- **WHAT TO WORK ON**
Exactly and only the lines from the one containing "How far is point (573, 597)" through the close of the entries below are to be set down.

━━━ MATERIALS PROVIDED

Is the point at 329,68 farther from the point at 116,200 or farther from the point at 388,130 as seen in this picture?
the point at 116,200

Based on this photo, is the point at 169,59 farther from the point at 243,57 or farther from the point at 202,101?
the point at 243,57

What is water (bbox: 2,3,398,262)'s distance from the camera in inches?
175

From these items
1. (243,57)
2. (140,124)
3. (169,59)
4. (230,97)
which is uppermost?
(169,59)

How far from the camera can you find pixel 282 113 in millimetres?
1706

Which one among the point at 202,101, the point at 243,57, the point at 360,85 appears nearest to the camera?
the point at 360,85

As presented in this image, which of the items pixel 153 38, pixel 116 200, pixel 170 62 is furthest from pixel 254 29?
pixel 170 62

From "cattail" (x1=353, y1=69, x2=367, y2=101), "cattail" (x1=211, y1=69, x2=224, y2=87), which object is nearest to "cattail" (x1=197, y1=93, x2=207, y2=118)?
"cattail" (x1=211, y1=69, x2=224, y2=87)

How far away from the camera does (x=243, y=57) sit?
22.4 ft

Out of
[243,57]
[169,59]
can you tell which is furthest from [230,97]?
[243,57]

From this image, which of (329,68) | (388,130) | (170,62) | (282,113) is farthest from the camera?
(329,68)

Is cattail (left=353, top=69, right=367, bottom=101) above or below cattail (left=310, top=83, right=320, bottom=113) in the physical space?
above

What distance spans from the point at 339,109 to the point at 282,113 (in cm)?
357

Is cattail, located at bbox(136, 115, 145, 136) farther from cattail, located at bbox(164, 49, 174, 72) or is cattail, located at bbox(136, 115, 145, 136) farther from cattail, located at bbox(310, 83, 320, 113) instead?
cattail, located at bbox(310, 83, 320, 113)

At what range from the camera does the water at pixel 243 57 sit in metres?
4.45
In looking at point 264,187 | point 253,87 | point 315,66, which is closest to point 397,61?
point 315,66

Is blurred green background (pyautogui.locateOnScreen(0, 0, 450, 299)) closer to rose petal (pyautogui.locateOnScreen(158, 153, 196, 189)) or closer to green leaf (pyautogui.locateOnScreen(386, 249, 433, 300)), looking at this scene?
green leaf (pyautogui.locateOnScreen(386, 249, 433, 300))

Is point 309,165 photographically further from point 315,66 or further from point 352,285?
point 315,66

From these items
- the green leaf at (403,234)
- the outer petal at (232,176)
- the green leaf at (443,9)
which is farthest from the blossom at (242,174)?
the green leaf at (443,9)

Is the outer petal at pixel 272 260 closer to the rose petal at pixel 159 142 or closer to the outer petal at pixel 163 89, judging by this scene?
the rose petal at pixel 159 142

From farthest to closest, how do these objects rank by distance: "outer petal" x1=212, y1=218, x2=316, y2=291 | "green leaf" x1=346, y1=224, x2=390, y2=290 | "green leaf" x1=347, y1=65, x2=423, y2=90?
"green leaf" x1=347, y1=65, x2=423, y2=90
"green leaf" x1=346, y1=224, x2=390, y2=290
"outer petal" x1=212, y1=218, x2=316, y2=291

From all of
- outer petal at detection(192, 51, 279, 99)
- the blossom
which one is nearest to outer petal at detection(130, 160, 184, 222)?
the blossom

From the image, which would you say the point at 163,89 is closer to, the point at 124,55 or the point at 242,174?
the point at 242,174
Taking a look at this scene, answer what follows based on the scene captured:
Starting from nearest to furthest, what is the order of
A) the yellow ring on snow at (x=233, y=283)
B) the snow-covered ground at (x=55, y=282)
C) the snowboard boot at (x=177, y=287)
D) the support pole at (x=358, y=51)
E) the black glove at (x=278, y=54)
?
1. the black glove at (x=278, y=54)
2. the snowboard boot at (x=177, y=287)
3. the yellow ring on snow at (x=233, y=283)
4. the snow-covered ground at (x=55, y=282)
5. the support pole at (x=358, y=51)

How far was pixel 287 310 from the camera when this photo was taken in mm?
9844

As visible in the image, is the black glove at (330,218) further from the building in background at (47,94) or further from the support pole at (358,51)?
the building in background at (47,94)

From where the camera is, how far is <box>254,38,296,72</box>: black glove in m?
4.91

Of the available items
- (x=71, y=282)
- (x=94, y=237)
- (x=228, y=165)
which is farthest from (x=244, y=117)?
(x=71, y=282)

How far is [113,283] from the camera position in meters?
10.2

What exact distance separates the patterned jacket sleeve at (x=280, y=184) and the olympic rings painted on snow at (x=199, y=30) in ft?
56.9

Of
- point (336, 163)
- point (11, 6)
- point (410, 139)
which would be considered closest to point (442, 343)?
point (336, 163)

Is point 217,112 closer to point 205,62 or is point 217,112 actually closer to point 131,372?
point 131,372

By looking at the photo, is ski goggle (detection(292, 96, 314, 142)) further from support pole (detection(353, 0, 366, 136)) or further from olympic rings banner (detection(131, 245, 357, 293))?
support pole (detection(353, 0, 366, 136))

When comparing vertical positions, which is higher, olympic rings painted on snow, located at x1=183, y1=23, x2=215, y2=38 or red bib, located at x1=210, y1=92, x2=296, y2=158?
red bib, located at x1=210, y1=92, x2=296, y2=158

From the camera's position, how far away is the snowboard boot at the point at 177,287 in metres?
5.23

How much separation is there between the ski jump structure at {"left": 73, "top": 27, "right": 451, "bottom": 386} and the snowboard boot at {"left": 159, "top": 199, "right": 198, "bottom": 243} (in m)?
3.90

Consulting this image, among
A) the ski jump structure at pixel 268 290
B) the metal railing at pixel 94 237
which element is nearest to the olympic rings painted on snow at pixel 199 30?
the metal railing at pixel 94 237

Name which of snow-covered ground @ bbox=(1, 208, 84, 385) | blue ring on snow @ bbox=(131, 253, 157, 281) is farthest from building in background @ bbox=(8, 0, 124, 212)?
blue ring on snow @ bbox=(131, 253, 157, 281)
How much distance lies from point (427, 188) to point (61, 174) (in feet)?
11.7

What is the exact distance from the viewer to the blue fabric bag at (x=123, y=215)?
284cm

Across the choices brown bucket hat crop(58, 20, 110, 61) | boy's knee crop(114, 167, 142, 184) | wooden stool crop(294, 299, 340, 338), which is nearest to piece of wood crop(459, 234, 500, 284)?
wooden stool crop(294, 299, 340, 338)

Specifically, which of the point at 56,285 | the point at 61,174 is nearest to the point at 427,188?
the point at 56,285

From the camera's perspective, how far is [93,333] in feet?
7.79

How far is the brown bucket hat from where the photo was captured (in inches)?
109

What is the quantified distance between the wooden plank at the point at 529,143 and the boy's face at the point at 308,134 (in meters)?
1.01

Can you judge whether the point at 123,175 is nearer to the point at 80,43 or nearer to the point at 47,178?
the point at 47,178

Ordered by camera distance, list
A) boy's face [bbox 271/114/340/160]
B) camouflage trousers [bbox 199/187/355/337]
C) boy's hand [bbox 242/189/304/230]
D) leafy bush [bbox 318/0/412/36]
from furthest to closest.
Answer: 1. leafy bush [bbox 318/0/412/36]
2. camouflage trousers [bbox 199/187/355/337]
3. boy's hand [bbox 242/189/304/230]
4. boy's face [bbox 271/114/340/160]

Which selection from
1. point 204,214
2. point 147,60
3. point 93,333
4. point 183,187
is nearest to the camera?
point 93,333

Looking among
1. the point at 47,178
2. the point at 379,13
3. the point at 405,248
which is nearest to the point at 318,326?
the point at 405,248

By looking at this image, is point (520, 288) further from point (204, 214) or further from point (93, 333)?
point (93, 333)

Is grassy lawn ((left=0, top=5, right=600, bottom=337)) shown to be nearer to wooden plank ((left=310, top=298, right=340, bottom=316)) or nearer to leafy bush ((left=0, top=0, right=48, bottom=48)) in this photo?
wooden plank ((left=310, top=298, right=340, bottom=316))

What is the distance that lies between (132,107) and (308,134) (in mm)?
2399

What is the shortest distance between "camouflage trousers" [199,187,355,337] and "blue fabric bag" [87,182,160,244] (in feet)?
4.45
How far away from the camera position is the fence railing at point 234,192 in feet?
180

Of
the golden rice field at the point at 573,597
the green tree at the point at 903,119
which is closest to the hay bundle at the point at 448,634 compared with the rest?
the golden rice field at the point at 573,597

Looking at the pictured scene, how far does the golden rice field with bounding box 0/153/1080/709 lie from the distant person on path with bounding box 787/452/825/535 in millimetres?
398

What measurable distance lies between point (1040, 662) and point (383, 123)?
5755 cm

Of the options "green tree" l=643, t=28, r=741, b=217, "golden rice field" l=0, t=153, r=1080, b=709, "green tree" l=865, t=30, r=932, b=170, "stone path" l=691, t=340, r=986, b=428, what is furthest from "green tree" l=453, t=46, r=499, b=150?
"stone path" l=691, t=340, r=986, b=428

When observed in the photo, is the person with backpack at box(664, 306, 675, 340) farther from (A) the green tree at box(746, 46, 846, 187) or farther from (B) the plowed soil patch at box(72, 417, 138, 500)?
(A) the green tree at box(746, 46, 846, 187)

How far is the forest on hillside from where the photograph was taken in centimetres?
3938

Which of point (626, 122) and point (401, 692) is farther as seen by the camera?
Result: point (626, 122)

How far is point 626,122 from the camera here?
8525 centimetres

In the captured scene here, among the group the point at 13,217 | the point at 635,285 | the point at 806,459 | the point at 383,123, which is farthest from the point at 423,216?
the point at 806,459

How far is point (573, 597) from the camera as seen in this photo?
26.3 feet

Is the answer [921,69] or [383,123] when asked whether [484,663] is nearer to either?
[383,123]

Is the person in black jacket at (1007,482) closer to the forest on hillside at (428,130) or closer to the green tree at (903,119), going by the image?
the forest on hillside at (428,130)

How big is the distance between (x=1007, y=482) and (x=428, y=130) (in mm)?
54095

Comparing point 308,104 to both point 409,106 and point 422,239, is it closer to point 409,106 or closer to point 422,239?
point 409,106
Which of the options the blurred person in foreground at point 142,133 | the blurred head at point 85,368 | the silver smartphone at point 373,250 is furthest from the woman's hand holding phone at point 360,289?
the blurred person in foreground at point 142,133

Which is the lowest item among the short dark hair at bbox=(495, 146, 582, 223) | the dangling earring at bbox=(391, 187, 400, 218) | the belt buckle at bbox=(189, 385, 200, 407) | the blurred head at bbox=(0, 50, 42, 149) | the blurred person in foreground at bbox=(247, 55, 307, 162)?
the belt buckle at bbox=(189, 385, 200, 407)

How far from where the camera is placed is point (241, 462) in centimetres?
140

━━━━━━

- **REPLY**
How far is point (573, 597) from the camera as seen in this photo?
26.3 feet

Is the answer [921,69] or [383,123] when asked whether [484,663] is nearer to either?
[383,123]

Is the person in black jacket at (1007,482) closer to the forest on hillside at (428,130) or closer to the green tree at (903,119), going by the image?
the forest on hillside at (428,130)

How big is the distance between (x=1007, y=482) and (x=428, y=130) (in mm)?
54095

Comparing point 308,104 to both point 409,106 and point 422,239, is it closer to point 409,106 or closer to point 422,239?
point 409,106
Which of the options the blurred person in foreground at point 142,133 | the blurred head at point 85,368 | the silver smartphone at point 373,250 is furthest from the woman's hand holding phone at point 360,289?
the blurred person in foreground at point 142,133

Which is the lowest item among the short dark hair at bbox=(495, 146, 582, 223) | the dangling earring at bbox=(391, 187, 400, 218) | the belt buckle at bbox=(189, 385, 200, 407) | the blurred head at bbox=(0, 50, 42, 149) | the blurred person in foreground at bbox=(247, 55, 307, 162)?
the belt buckle at bbox=(189, 385, 200, 407)

How far from where the camera is placed is point (241, 462) in centimetres?
140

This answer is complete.